8) Pantai Mas Pantai- Mas is a golden beach. It was a beautiful beach until the pig farm at Pantai Acheh village polluted it with muddy discharge from the farm. The beach still looks “golden” with the golden sand if not for the enormous amount of rubbish. Being very close to civilization, mud and mangrove create a wilderness few people would like to go. The difficulty to access Pantai Mas by sea could be the reason why dwellers abandoned their homes here.

  • Flora: Formally a coconut plantation, it is now a wasteland overgrown with lalang and other undergrowth. Strangely not too distant from the coast a whole colony of nepenthes manages to survive the coastal habitat. The muddy seabed also helps mangrove trees to propagate. The soft wood sea hibiscus with the yellow flowers has flourish right to the edge of the beach.
  • Fauna: Lizards are common. Aroids and some exotic ornamental plants can be found. A resident otter family can be seen every day along the mangroves. Mousedeers, civet cats and small mammals are found in the interior.
  • Tourism: With muddy seabed and difficult accessibility by boat, Pantai Mas is an adventure beach. Here streams run throughout the year.

The Hills

The vast stretch of hills stretching from Teluk Bahang to Pantai Acheh holds great potentials for adventure and tourism. It has undulating topography with ravines and little valleys and hills of irregular height linked by ridges. It is through these ridges that many trails crisscrossed each other to form an intervene web of trails in the park. The highest point is Batu Itam at 1500 feet on the southern flank of park. Bukit Telaga Batu is about 1100 feet and has potential folklore of a 6 inches deep well on a boulder on top the western flank of the hill.
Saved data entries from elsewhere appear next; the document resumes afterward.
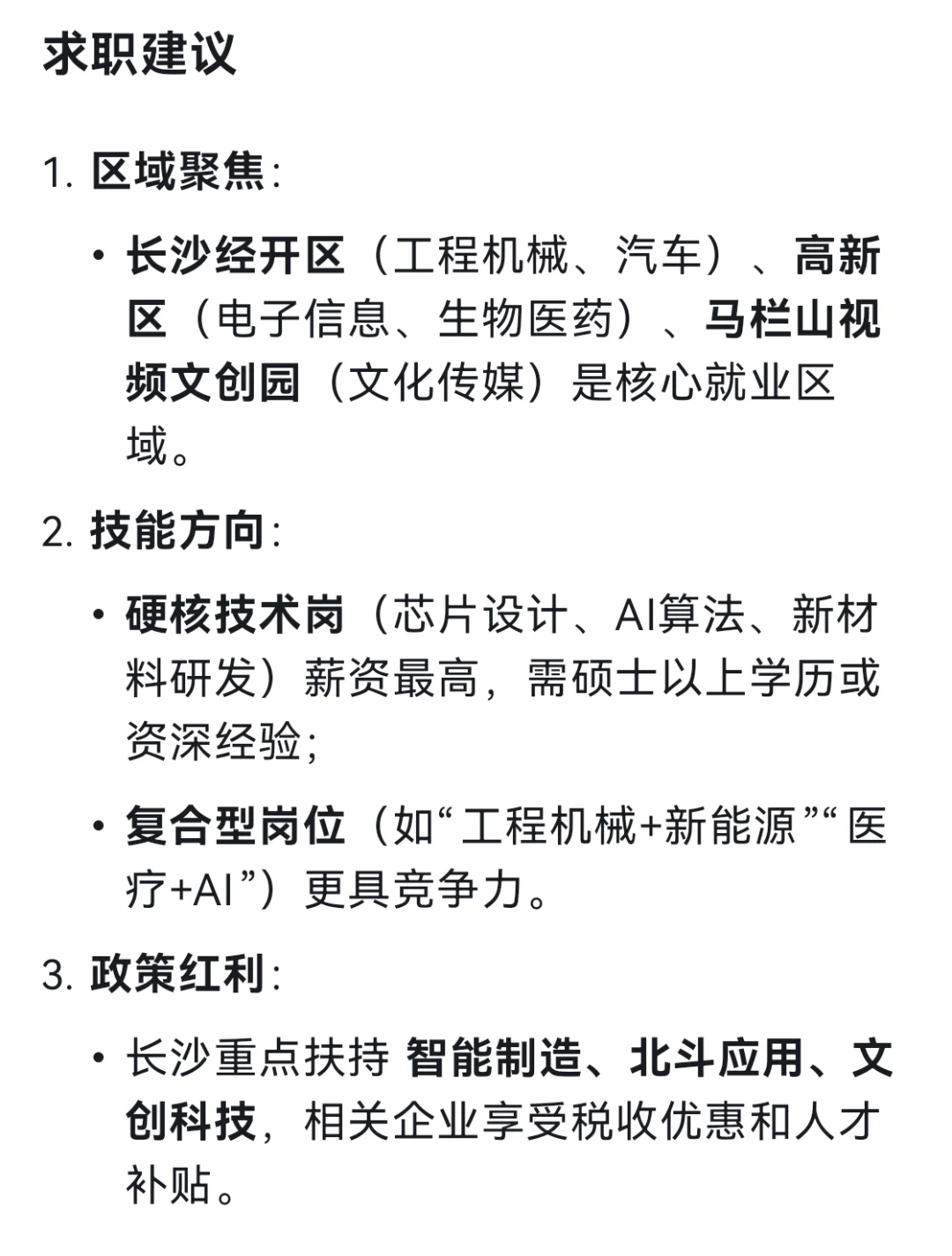 求职建议

1. 区域聚焦:

• 长沙经开区（工程机械、汽车）、高新区（电子信息、生物医药）、马栏山视频文创园（文化传媒）是核心就业区域。

2. 技能方向:

• 硬核技术岗（芯片设计、AI算法、新材料研发）薪资最高，需硕士以上学历或资深经验;

• 复合型岗位（如“工程机械+新能源”“医疗+AI”）更具竞争力。

3. 政策红利:

• 长沙重点扶持 智能制造、北斗应用、文创科技，相关企业享受税收优惠和人才补贴。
The magnificent serviceable lighthouse stands majestically on the Muka Head peak of 700 feet is still faithfully guiding seafarers into our Penang's water. The hill practically joins to form a ridge bisecting the park into West and East. It is fortunate that a dam has been built on the southern east of park providing the needed buffer zone whereby rich flora and fauna will thrive.The eastern side of the park is therefore a vital water source. This area should be a protected area for wild species against human intrusion. Most of the hills remind us of clear skys and dark forest, of steep climbing and flat terrains, of slippery leaflets, of large boulders, of cheerful friends shared by a common memories of pain and fun. Perhaps this could be the only place where hikers are free to roam in Penang.

The Safari

Each evening looking out on the distant setting sun, the raptors make their final catch before going back to the tall seraya trees. Hovering and guiding gracefully above and making a dashing dive, and emerging with a catch or two seem much more enjoyable than seeing caged exotic wildlife imported from far away places. This is best natural safari.
Resort At present there is not much resort facilities at the park. The only available accommodation is at Sungai Tukun. Other beaches are suitable for camping. However, permission is needed for camping.

Tourism

Tourism forms the basis of northern Penang's economy, to which the park make a significant contribution. The beach tours were adequately promoted on the sun, sand and sea. The variety of unexpected sights offered by the coastline, the greenery, the greyish canopy tree tops, the acrobatic raptors, the golden beaches combed with fresh sea breeze, can be fully appreciated while on a boat.

Conclusion

Under the shadow of the Penang National Park, all wild life dwells. It is the last wilderness in Penang and must be preserved at all cost at its present state to face the constant challenges to that very distracting force seeking to pit against nature called development. With vibrant beauty, all flora and fauna sing in harmony and invoke us to treat them with love and care. Nature has so extravagantly bestowed upon us this last wilderness called Penang National Park.